== PASSAGE FOR REVIEW ==

Commonwealth Fertilisers and Chemicals Pty Ltd
- Type: Private
- Industry: Fertilisers; industrial chemicals
- Predecessor: Cuming Smith; Wischer & Company; Mount Lyell Mining & Railway Company; Nobel (ICIANZ)
- Founded: 1929
- Defunct: Later absorbed into ICIANZ
- Fate: Amalgamated into ICIANZ operations
- Successor: Imperial Chemical Industries Australia and New Zealand
- Headquarters: Melbourne, Victoria, Australia
- Area served: Australia
- Products: Superphosphate; fertilisers; sulphuric acid; industrial chemicals

= Commonwealth Fertilisers and Chemicals =

Former Australian fertiliser and chemical company

Commonwealth Fertilisers and Chemicals Pty Ltd (CF&C) was an Australian fertiliser and chemical manufacturer established in 1929 through the amalgamation of Cuming Smith, Wischer & Company, Mount Lyell Mining & Railway Company, and Nobel (the Australian arm of Imperial Chemical Industries).

The company was created to consolidate fertiliser manufacture in Victoria and to improve competitive strength against rival producers such as Pivot Farmers’ Co-operative. Cuming, Smith & Co. retained a controlling interest, and its managing director, William Fehon (W.F.) Cuming, continued to lead the amalgamated firm.

Production was centralised at the Yarraville works in Melbourne, with older facilities including the Port Melbourne plant closed following the merger. This rationalisation allowed the company to expand capacity and lower costs while serving Victorian and interstate agricultural markets.

In subsequent decades, CF&C was drawn into the expanding structure of Imperial Chemical Industries Australia and New Zealand (ICIANZ), which absorbed its assets and operations as part of ICI's broader Australasian presence in fertilisers, chemicals, and explosives.

===
== EXCERPTED RECORDS ==

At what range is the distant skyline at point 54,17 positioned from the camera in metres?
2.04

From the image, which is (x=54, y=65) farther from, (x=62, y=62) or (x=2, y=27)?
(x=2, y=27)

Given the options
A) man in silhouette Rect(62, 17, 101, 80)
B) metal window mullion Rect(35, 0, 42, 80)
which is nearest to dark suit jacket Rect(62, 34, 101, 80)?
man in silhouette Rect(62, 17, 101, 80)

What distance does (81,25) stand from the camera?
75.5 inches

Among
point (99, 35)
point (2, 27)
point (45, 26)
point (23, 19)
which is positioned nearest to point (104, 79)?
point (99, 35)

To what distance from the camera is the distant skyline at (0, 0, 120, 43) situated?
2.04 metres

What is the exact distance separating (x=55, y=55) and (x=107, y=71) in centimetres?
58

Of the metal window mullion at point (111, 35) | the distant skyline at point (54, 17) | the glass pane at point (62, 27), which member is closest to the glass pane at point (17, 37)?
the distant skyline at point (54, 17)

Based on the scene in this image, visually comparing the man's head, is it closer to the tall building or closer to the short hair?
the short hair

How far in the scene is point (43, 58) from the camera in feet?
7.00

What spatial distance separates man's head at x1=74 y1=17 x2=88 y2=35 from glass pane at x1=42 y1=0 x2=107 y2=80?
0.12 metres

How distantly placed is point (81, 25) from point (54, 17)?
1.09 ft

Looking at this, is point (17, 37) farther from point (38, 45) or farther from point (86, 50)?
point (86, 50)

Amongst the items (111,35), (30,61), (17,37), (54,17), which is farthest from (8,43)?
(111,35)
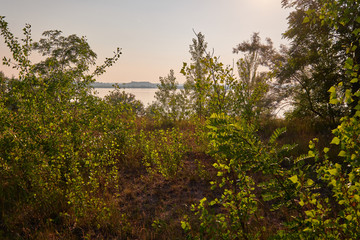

===

» **DESCRIPTION OF THE TASK**
Answer these questions using the text on Commonwealth Fertilisers and Chemicals.
(a) In what year was the company established?
(b) Who continued to lead the amalgamated firm?
(c) Where was production centralized after the merger?

» **WRITTEN RESPONSE**
(a) 1929
(b) William Fehon (W.F.) Cuming, managing director of Cuming, Smith & Co.
(c) At the Yarraville works in Melbourne